[Hall Monitor] Taking a Deep Breath: Communities in Schools’ Role in Restorative Justice Initiatives in San Antonio

Note from SA Charter Moms: We are proud to share guest posts from hallmonitor covering San Antonio’s public schools.

On June 11, The 74 Million published an article of mine on Positive Behavior Interventions and Supports (PBIS). In order to get all the good data and interviews in, some stuff had to get cut, so I’m publishing it here.

Northside ISD wasn’t the only school district where I went looking for restorative justice practices. Four San Antonio districts received grants from the U.S. Department of Education to build PBIS systems or something similar. It really took off in NISD, even though their initial grant was by far the smallest of the four. Southside ISD has had a smaller rollout, South San’s program is not getting the rave-est reviews from students, and San Antonio ISD’s is uneven at best.

However, within SAISD and NISD I discovered that Communities In Schools was off and running with restorative justice practices, and I was able to visit with some of the rockstars behind those efforts. Their story is below.

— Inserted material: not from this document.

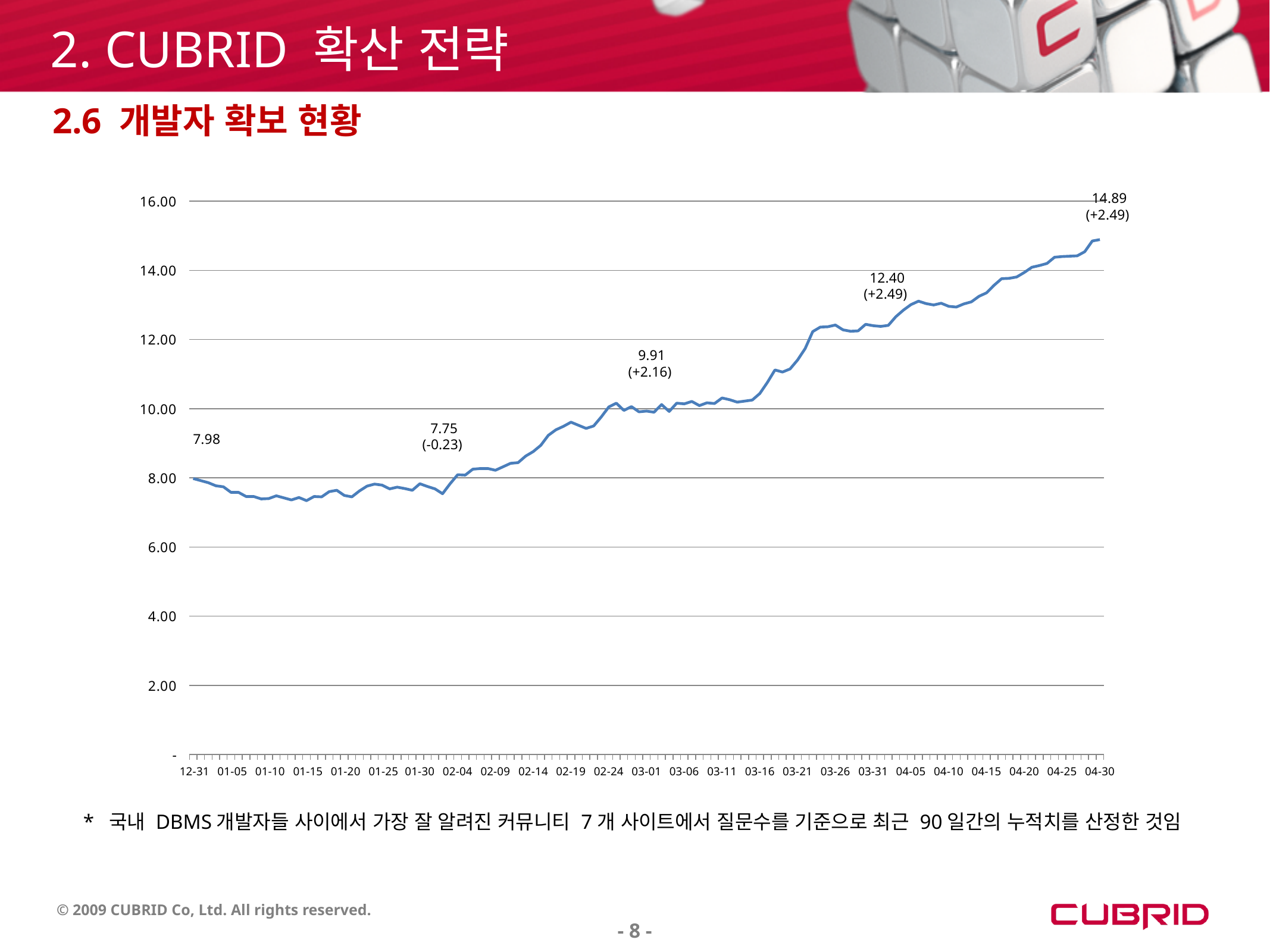
Overall, does the line rise or fall from 12-31 to 04-30? rise What is the lowest labeled value on the chart? 7.75 What is the highest labeled value on the chart? 14.89 What is the value labeled at the end of the line (04-30)? 14.89 What change is shown in parentheses next to the 12.40 label? (+2.49) Which is larger, the value labeled near 03-01 or the value labeled near 03-31? the value near 03-31 (12.40) Is the value around 01-15 greater or less than 8.00? less What change is shown in parentheses next to the 7.75 label? (-0.23) What is the value labeled near 03-01? 9.91 What is the difference between the final labeled value (14.89) and the first labeled value (7.98)? 6.91 What kind of chart is shown on the slide? line chart What is the value labeled at the start of the line (12-31)? 7.98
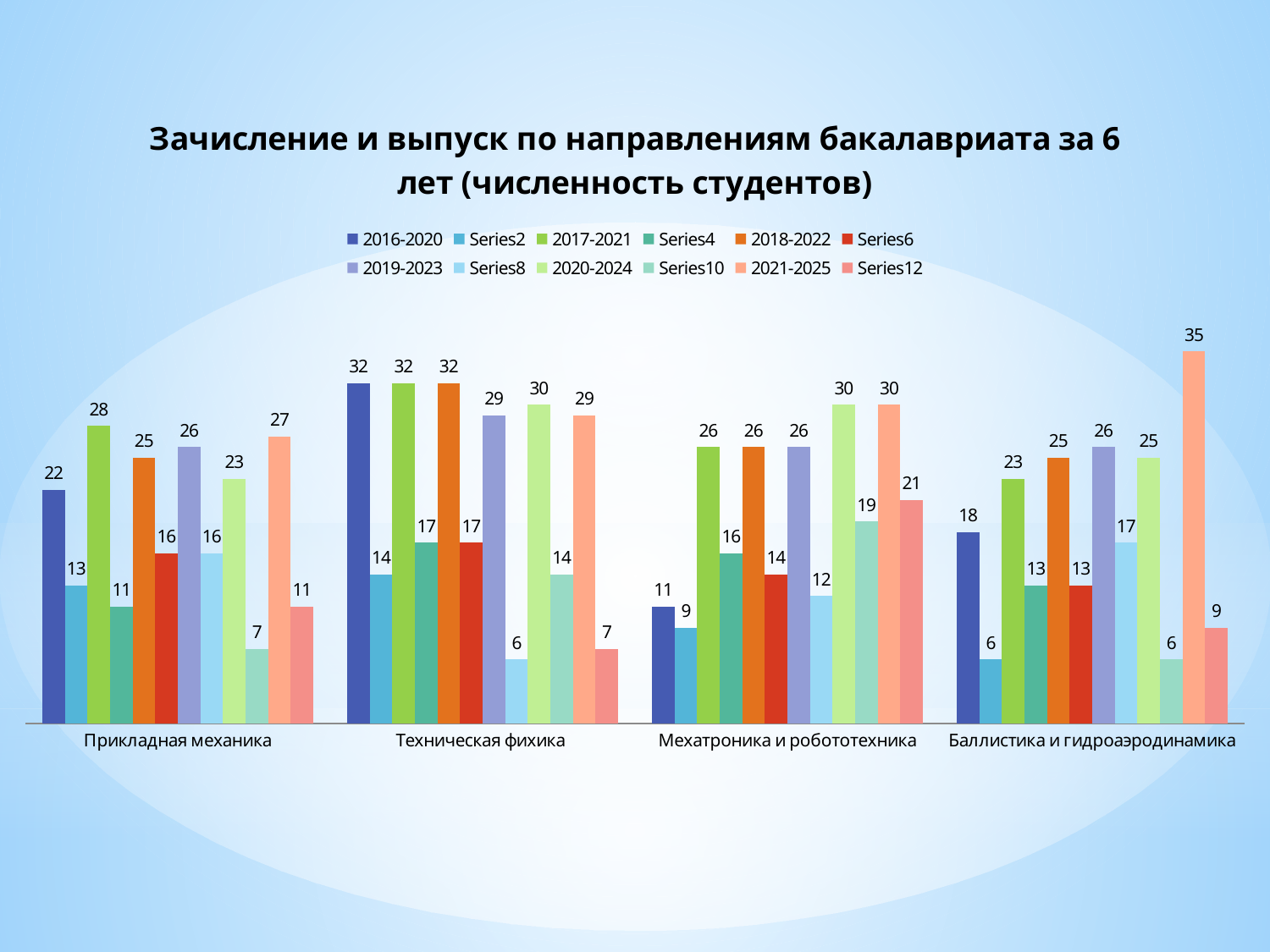
What is the value of the 2018-2022 series for Мехатроника и робототехника? 26 Which is larger: the 2020-2024 value for Мехатроника и робототехника or for Прикладная механика? Мехатроника и робототехника Which category has the lowest value for the 2016-2020 series? Мехатроника и робототехника What is the value of the 2016-2020 series for Прикладная механика? 22 Which category has the highest value for the 2021-2025 series? Баллистика и гидроаэродинамика What is the value of the 2019-2023 series for Техническая фихика? 29 What type of chart is shown on the slide? bar chart What is the difference between the 2016-2020 values for Техническая фихика and Мехатроника и робототехника? 21 What is the value of the 2021-2025 series for Баллистика и гидроаэродинамика? 35 What is the title of the chart? Зачисление и выпуск по направлениям бакалавриата за 6 лет (численность студентов) How many categories are shown along the x axis? 4 How many series does the legend list? 12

[Hall Monitor] Taking a Deep Breath: Communities In Schools’ Role in Restorative Justice Initiatives in San Antonio | San Antonio Charter Moms

CIS Site Coordinator Maggie Moreno walks students through meditation at Davis MS

Communities In Schools of San Antonio, a nonprofit working with students who face significant obstacles, has helped several NISD and San Antonio ISD campuses take PBIS a step further.

Julia Robinson-Harris was a CIS-SA site coordinator for Rayburn Middle School in NISD when she began working with restorative discipline practices. It started with one class, instituting what is known as “circle,” where students and their teacher sit together and discuss current events, schoolwide issues, classroom dynamics, or anything else that might be weighing on students’ minds. The teacher must participate just like the students—listening, expressing feelings, and sharing concerns.

Eventually, this method is used to “repair harmed circles,” or to mediate interpersonal conflict. Students who are comfortable expressing their feelings and connecting their feelings to facts, Robinson-Harris explained, are better equipped to restore relationships and ease conflict.

Marie Moreno is the CIS-SA site coordinator at Davis Middle School in San Antonio ISD, and she too has started helping teachers lead circles when they feel like the class is emotionally out of control. Many times, Moreno said, it’s hard to get the teacher to trust the process.

“One of the most difficult things about restorative discipline is the buy-in of the teachers, the administrators, the district,” Robinson-Harris said.

Restorative discipline takes time. Time away from class, time away from test prep, and its results are not instant.

“When they don’t see the immediate results [some] get disheartened and give up,” Moreno said.

However, enough have stuck with the practice to see it gain traction. Restorative discipline has also won some friends in high places. Texas Education Commissioner Mike Morath has been a proponent, as well as Carole Harle, a prominent San Antonio educator and NISD trustee.

Robinson-Harris is now the restorative discipline coordinator for ESC Region 20, where she trains staff and helps districts across South Texas build programs at their schools. 

Katherine Perez works with the Southside ISD PBIS team, and brought up another strength of the relational models.

“Many of our students have experienced trauma,” Perez said.

Of Southside ISD’s 5,700 students, 81 percent qualify for free or reduced lunch, the federal proxy for poverty. The link between poverty and trauma is strong. Some researchers say that poverty itself is trauma. Others have shown that children living in poverty are more likely to be subjected to traumatic experiences with long term effects.

With this in mind, CIS-SA also has a field manager, Tara Lazaro, who is trained in trust-based relational intervention, (TBRI). This method, which originated with researcher Karen Purvis at Texas Christian University, is “more clinical” than PBIS, Lazaro explained.

In her work with CIS-SA’s SAISD and NISD middle schools, Lazaro helps teachers and staff understand what happens in a child’s brain when they are stressed or traumatized. The cortisol hormone actually alters the way their brain receives information. She also helps identify calming techniques that can work within a given school setting. Some schools have “calming rooms” where students can go calm down.

At Davis Middle School, Moreno uses meditation to help students calm down. She finds YouTube channels with free meditation tracks and plays them as she guides the students through yogic breathing. The kids can lie on yoga mats, hold “fidget toys,” or even fall asleep throughout the meditation—whatever helps them feel calm and in control of their own emotions. She tries to find tools they can use at home to create calming spaces.

It’s a tool, Moreno says, not a fix. When introducing a new group of students to meditation, she explains how she uses the tool, “In those moments where I am upset, I’m able to refocus myself a little easier.”

While TBRI is has avatars, campus currencies, and lunch passes, the goal at the heart is the same as PBIS: a relationship. It’s the relationship that the child needs to flourish, and that relationship requires time and trust.